Non l’ha fatto, purtroppo. Sembra che
la prima stagione sia stata interamente sprecata, invece di essere un percorso
di apprendimento; ho immaginato che avrebbe analizzato i suoi giocatori, tratto
le conclusioni, detto al Club quali fossero i bisogni primari e acquistato i
giocatori necessari ad implementare la sua filosofia di gioco.

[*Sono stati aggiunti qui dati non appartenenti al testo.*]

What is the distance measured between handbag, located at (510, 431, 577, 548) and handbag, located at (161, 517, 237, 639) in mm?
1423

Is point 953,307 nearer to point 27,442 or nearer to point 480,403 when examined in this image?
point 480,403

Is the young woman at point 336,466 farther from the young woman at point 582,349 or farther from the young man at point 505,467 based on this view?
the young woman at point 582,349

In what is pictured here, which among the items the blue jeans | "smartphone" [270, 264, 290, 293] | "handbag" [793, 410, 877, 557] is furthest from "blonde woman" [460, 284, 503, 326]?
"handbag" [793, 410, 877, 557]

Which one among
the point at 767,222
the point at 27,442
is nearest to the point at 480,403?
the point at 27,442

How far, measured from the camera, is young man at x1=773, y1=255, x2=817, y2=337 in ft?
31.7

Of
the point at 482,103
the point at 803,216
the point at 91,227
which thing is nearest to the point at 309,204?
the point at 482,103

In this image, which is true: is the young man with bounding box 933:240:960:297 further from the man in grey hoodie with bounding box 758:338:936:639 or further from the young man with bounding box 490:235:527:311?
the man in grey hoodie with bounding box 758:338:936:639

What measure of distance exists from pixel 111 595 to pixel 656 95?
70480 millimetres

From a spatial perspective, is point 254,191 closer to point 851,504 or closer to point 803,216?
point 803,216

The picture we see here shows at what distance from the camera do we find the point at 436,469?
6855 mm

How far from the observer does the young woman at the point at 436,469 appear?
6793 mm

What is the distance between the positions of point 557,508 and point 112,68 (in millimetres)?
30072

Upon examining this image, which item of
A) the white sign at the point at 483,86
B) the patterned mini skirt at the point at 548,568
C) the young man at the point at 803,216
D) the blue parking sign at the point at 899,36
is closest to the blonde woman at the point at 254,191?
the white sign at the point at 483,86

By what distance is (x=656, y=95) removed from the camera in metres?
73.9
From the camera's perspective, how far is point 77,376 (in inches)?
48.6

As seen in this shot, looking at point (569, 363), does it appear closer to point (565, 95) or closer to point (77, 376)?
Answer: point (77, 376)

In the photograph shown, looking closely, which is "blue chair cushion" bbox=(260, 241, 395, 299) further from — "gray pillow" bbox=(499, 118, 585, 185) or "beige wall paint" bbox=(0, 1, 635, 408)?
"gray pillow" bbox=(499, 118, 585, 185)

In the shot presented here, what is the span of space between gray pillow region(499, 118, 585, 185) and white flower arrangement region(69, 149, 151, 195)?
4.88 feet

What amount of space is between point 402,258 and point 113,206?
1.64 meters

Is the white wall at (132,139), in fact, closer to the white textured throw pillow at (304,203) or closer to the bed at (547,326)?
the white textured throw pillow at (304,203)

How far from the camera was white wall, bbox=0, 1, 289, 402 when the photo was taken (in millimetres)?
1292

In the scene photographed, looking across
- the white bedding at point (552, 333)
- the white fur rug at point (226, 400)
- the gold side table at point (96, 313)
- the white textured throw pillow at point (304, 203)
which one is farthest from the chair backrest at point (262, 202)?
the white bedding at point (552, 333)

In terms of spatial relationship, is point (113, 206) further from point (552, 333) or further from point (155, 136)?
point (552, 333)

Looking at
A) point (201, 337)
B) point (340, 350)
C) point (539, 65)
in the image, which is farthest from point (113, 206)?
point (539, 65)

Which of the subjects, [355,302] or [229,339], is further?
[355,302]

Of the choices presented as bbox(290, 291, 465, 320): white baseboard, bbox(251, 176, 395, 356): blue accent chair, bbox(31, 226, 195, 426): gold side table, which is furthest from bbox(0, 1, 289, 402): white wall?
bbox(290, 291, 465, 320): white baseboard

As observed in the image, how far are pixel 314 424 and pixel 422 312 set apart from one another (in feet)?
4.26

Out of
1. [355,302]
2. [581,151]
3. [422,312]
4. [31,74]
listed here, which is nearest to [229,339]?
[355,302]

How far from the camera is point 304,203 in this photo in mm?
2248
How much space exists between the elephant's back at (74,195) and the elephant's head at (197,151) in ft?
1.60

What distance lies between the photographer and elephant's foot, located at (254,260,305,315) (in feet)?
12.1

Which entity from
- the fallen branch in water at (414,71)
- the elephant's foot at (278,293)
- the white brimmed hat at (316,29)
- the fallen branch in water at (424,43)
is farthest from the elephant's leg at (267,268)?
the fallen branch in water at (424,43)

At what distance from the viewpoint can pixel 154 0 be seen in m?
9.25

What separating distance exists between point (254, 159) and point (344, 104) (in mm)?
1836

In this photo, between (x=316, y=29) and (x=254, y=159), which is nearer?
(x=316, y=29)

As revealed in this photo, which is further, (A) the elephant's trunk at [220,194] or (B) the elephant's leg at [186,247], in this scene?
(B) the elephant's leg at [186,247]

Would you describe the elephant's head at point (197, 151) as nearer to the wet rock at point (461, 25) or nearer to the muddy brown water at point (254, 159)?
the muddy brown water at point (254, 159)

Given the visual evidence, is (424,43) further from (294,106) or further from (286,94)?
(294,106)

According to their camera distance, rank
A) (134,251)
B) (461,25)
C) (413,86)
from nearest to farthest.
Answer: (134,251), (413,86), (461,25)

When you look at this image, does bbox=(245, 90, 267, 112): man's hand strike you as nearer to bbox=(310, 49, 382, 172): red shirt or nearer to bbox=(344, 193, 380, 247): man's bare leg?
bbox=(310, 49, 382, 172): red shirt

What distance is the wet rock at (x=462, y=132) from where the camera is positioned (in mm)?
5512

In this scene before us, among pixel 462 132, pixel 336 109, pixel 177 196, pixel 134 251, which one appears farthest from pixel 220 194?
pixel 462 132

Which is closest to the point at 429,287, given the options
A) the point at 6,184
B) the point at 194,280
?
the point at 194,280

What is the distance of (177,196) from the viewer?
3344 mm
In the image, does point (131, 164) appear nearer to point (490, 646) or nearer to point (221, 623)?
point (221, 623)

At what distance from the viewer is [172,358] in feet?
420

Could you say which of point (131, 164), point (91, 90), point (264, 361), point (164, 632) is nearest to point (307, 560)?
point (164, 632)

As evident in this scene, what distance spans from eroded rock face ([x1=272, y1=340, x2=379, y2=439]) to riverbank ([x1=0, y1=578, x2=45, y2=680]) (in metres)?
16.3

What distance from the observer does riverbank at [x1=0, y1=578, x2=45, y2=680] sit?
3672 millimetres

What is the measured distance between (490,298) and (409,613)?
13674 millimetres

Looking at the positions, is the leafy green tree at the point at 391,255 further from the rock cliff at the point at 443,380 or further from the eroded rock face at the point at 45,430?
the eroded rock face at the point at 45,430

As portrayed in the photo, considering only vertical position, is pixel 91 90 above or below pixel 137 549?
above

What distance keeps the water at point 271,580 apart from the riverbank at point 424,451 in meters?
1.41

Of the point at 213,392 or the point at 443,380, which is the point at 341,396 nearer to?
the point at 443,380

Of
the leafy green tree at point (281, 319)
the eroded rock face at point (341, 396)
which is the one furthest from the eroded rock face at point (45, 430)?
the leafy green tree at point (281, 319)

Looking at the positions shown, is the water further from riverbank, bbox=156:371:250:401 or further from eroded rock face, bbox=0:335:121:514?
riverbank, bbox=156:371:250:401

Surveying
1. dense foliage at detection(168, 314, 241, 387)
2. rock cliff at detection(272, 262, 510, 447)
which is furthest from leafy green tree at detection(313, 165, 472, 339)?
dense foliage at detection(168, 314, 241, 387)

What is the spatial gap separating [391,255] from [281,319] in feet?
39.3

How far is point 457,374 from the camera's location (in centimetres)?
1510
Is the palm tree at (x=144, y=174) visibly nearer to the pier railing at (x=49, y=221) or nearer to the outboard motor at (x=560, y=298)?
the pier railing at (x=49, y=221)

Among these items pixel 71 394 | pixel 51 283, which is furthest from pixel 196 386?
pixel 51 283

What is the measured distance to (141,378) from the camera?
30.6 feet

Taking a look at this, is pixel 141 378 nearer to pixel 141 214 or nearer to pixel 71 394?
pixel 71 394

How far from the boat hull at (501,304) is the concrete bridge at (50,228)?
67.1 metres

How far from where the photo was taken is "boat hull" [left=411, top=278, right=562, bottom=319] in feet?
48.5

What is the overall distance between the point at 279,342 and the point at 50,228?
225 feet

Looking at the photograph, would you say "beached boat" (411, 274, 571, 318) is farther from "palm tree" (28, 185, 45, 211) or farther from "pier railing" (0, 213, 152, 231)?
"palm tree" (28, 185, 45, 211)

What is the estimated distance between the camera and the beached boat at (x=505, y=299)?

Sfortunatamente, nonostante una delle
finestre di mercato più eccitanti degli ultimi anni, la squadra è ancora senza
identità e senza idee, con giocatori regolarmente fuori ruolo e confusione
tattica. La squadra oggi è nettamente superiore a quella dell’anno scorso ma non
c’è segno di miglioramento in campo, per ora: siamo ancora eccessivamente
prudenti nell’approccio, non siamo migliorati in fase difensiva e non creiamo
granchè in attacco.
Se Unai Emery avesse in testa di
chiudersi in difesa e colpire in contropiede, non ci sarebbe problema; non è il
calcio che prediligo ma almeno saprei che c’è un piano, capirei cosa vuole
l’allenatore.
Il problema è che non vedo niente del
genere, vedo formazioni che cambiano senza sosta, un turnover massiccio e un
allenatore che appare perso.
Se ci fosse un piano, un’idea, un
tentativo di costruire una strategia specifica, allora potrei difendere Unai
Emery e continuare a stare dalla sua parte finché questo piano non è pienamente
assorbito dai giocatori ma non vedo nulla del genere; gli concedo di aver
migliorato i risultati negli scontri diretti e di aver dato fiducia a qualche
giovane talento come Mattéo Guendouzi e Joe Willock ma i complimenti finiscono
qui.
La sensazione più profonda è che il
Club nell’insieme stia progredendo molto velocemente ma che la squadra non
riesca a seguire, rallentata da un allenatore che è sempre più spesso al centro
delle critiche per la mancanza di sostanza dietro le sue dichiarazioni; è
arrivato sorprendendo tutti con il suo acume tattico, l’attenzione maniacale
per i dettagli, la conoscenza profonda dei giocatori della prima squadra e del
vivaio, le sue chiavette USB e i video, il suo buon livello di inglese e il suo
piano per farci tornare protagonisti.
Oggi Unai Emery si è fatto
sorprendere dal pressing alto del Burnley all’Emirates Stadium, si è visto
soverchiare tatticamente dal Watford, che aveva appena cambiato allenatore,
viene criticato perché la squadra continua a commettere i soliti errori e
continuiamo ad avere difficoltà a capire quel che dice durante le conferenze
stampa - mentre lentamente si trasforma in un meme vivente con il suo good ebening.
Ciò che sento è il suono dello stallo
totale; prima ci lasciamo alle spalle Unai Emery, meglio sarà.